Only valid Tokens may impact the Rules Data Store
There is a risk that a partially-parsed Token from an invalid data persistence entry could lead to an unknown state within the Rules Data Store. Therefore, a Token should only impact the state of the Rules Data Store if the token parse completes successfully. The Token should not be responsible for tracking successful completion; rather the load subsystem implements a 'unit of work' design pattern to ensure only valid tokens impact the Rules Data Store.
This greatly simplifies the implementation of Tokens, as they are not required to analyze or defer method calls to the LoadContext until after the data persistence syntax is established to be valid.
During the load of data from the data persistence format, each Token may fully parse the provided value and make any necessary calls to the LoadContext. This can be done even if subsequent information indicates to the Token that there is an error in the Token value. Specifically, individual Tokens should be free to take any action on the LoadContext, and are not responsible for the consequences of those method calls unless the Token indicates that the value from the data persistence format was indicated to be valid. This indication of validity is by returning a ParseResult.PASS from the parse method of the Token.
If a Token passes, then the File Loader that called the Token is responsible for indicating to the LoadContext to commit() the changes defined by the Token.
If the Token returns a failure, then the File Loader is responsible for calling the rollback() method of LoadContext to indicate no changes should made to the Rules Data Store and the tentative changes proposed by the Token should be discarded.
Future Work
There are a few changes that should take place here.
- Currently the parse method returns a ParseResult (effectively a specialized Tuple of a Boolean and an error string). This should convert to returning void and throwing an exception if there is a load error.
- We need more information about WHERE an error occurred in the value. If we are to properly implement an Editor, at some point we may encounter a situation where folks are typing in their own values. This would mean we need to parse those and indicate where errors are - so we may consider things like counting the number of characters we have processed in order to pinpoint exactly where the error occurred in the value String.
(Note: there are ways of doing this without doing it explicitly - e.g. a much smarter derivative of ParsingSeparator to track what was last requested)
Commit Strategy objects
The Commit Strategy objects are in the pcgen.rules.context package.
Tracking*CommitStrategy
Tracks changes based on the URI[note 1] and includes information about all changes (including CLEAR, etc.). Suitable for use in tracking detailed changes driven by tokens and being able to rewrite that information back out to LST files in the original format (e.g. will include .CLEAR in the output)
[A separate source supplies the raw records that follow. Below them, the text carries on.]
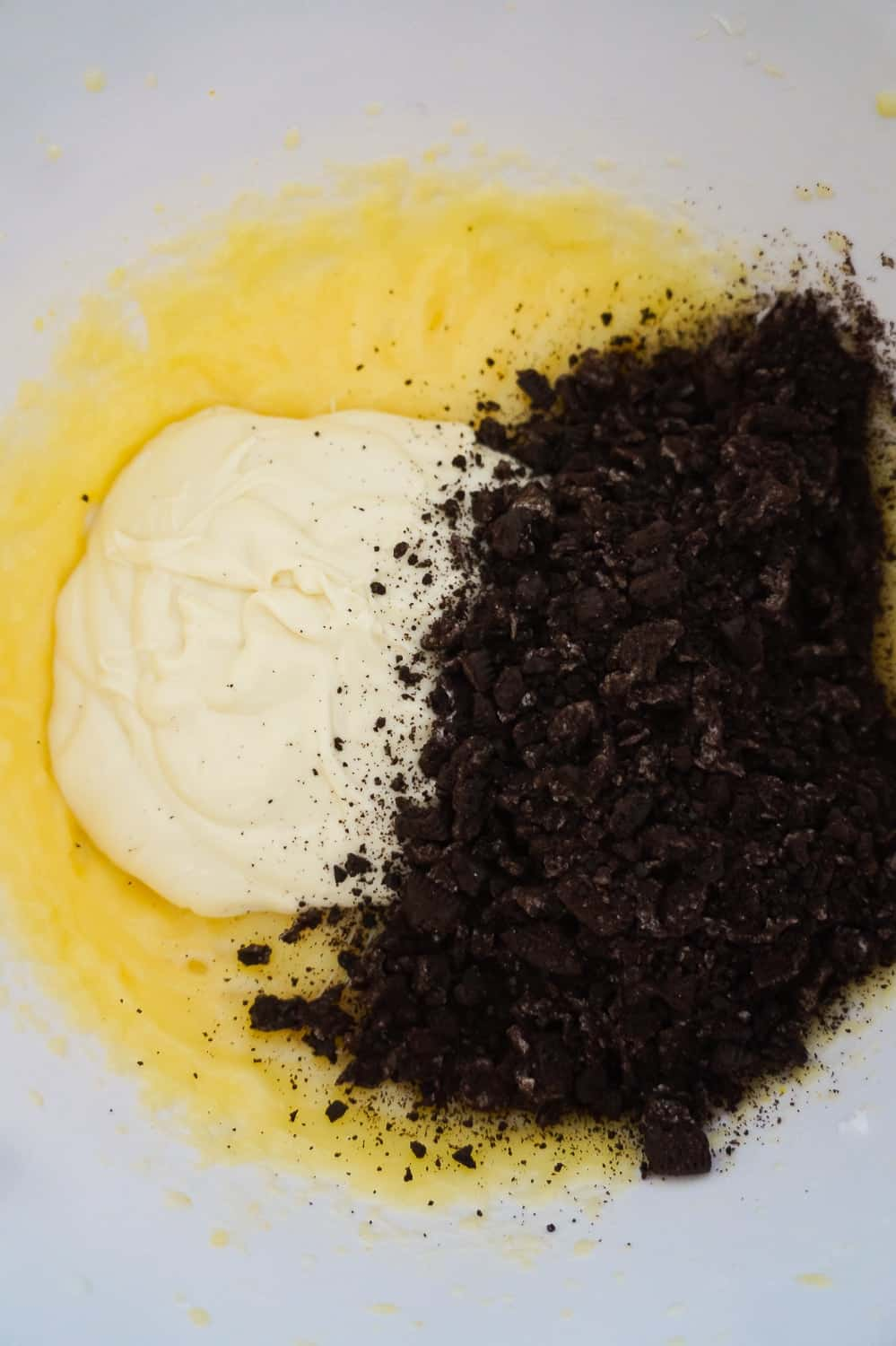 melted white chocolate and crushed Oreo cookies added to vanilla pudding mixture in mixing bowl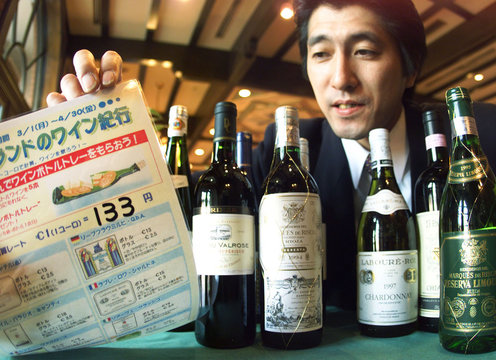BEER HALL ASSISTANT MANAGER HOLDS UP EUROPEAN WINE MENU WITH EURO PRICES IN TOKYO.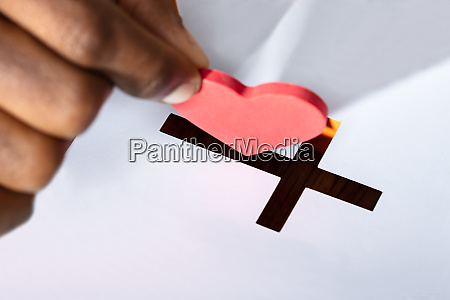 man inserting heart shape in crucifix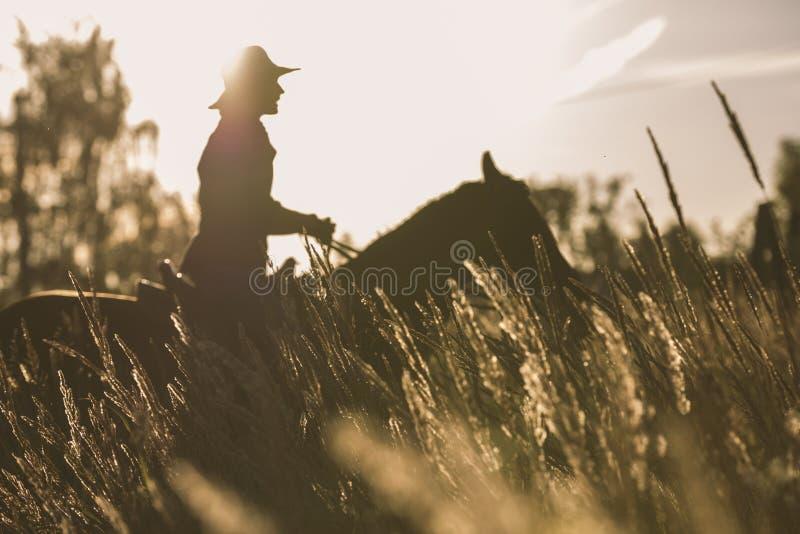 Silhouette d'une femme montant un cheval - coucher du soleil ou lever de soleil photographie stock libre de droits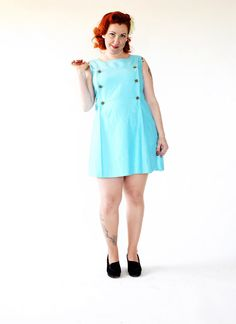 Gorgeous vintage 60s mini dress of great quality! The colour is a brigth turquoise. Slightly flared skirt. Pleaats two pleats down the front of the dress. Zipper in the back.   Square buttons with little golden beads as decorations. The material feels like it´s a great quality fabric, but I can´t say what it is. Fully lined.    Label. Gala of Sweden    Size: Medium/Large. The model is a size large, but use the measurements to be sure it fits you! Remember to leave some room for mevement…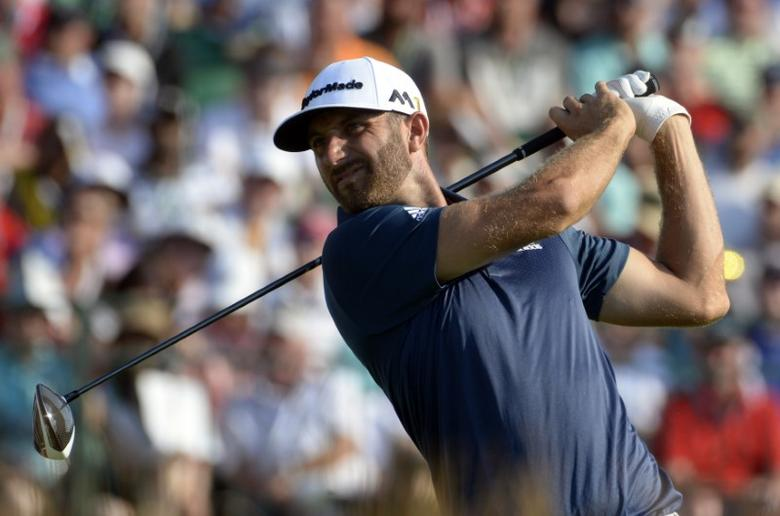 Jun 19, 2016; Oakmont, PA, USA; Dustin Johnson hits his tee shot on the 12th hole during the final round of the U.S. Open golf tournament at Oakmont Country Club. Mandatory Credit: Michael Madrid-USA TODAY Sports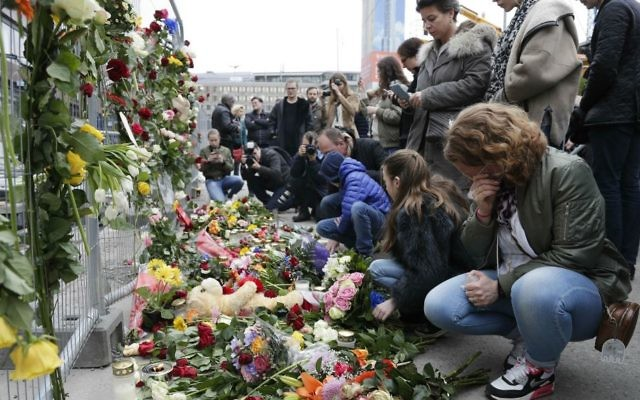 People lay down flowers at a fence near the department store Ahlens following a suspected terror attack in central Stockholm, Sweden, Saturday, April 8, 2017. (AP Photo/Markus Schreiber)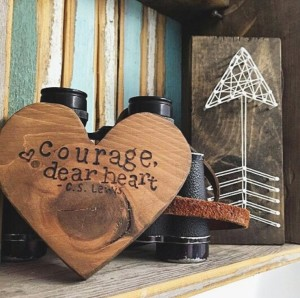 "Wood Burned Hearts by Soulmade Goods that reads ""Courage, dear heart."" - C.S. Lewis"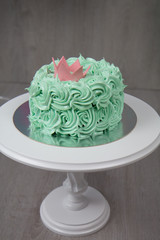 Green cake with crown decor.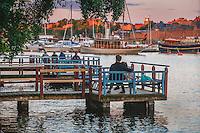 Ett par njuter på en bänk en sommarkväll vid Riddarfjärden i Stockholm. / A couple on a bench enjoying a summer evening at Mälaren in Stockholm Sweden.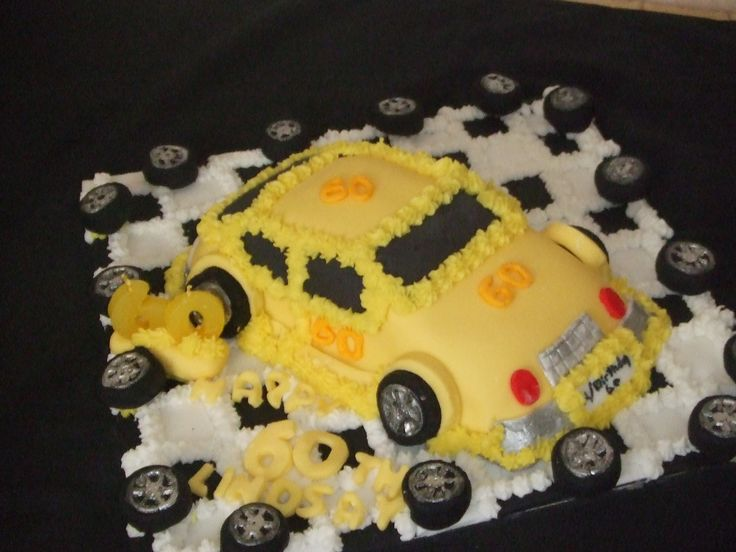 This car was done for a man's 60th birthday whom loves everything yellow. The whole cake board was done in black & white squares and handmade tyres around the outside of the board  The car was     covered in Renshaws   yellow fondant and decorated accordly. Cakes For All Occasions Mosgiel Otago New Zealand  website: www.icedcakes.co.nz
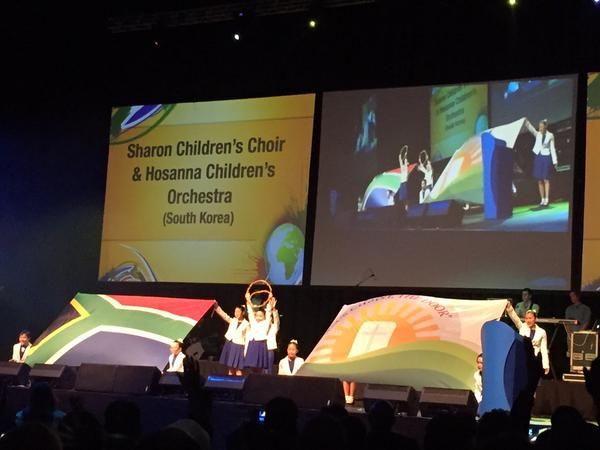 The Sharon Children's Choir and Hosanna Children's Orchestra from South Korea lead in worship during the opening session of the BWA's 2015 World Congress in Durban. Photo by Helle Liht.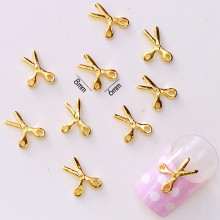10Pcs/Lot 6*8mm Gold Scissors 3D DIY Metal Alloy Nail Art Decorations Nail Stickers Jewelry Accessories(China)
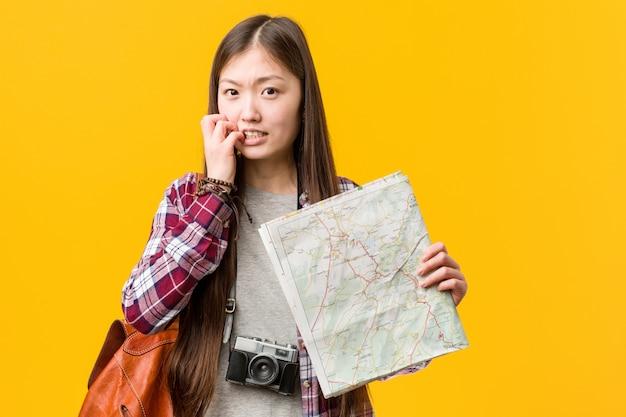 Jovem mulher asiática segurando um mapa roer as unhas, nervoso e muito ansioso.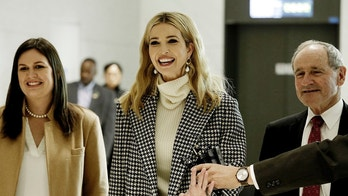 Flanked by White House Press Secretary Sarah Huckabee Sanders, left, Ivanka Trump, advisor to and daughter of U.S. President Donald Trump, speaks as she arrives at the Incheon International Airport in Incheon, South Korea, Friday, Feb. 23, 2018. Ivanka will lead her country's delegation to the closing ceremony of the Pyeongchang Winter Olympics Sunday. (AP Photo/Ahn Young-joon. Pool)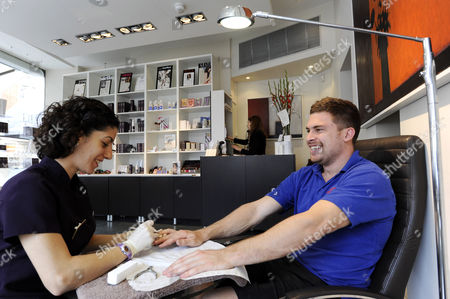 25-year-old electrician, Nathan Grant from Fulham is given a manicure by nail technician Maria Sanches at Margaret Dabbs Foot Clinic and Nail Spa in central London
Consolidated*CommitStrategy
Commits changes into Rules Data Store (mainly the CDOM Objects) and flattens out changes (e.g. actually removes the contents of a List after a .CLEAR). Suitable for use at runtime. Changes written to LST files are written back out to LST files as a consolidated result of the tokens (e.g. will include the impact of the .CLEAR rather than placing .CLEAR into the output)
The Commit Process
Each token has the ability to define changes to the Rules data by calling specific methods in the LoadContext. These actions by the token are tracked in a set of Tracking*CommitStrategy objects while the token is processing. If the token completes successfully (returns true), then the changes are committed into another set of CommitStrategy objects; otherwise the changes are rolled back. Each token can be thought of as a 'unit of work'.
How Tracking Works
Tokens have the ability to add or remove information from the Rules Data Store. In order to track the detailed changes, the TrackingObjectCommitStrategy has separate objects in which it can track added or removed information. All changes are tracked by the URI from which the changes originated. This allows changes to be appropriately written back to an LST file, rather than (accidentally) consolidated into the source in which an object first appeared.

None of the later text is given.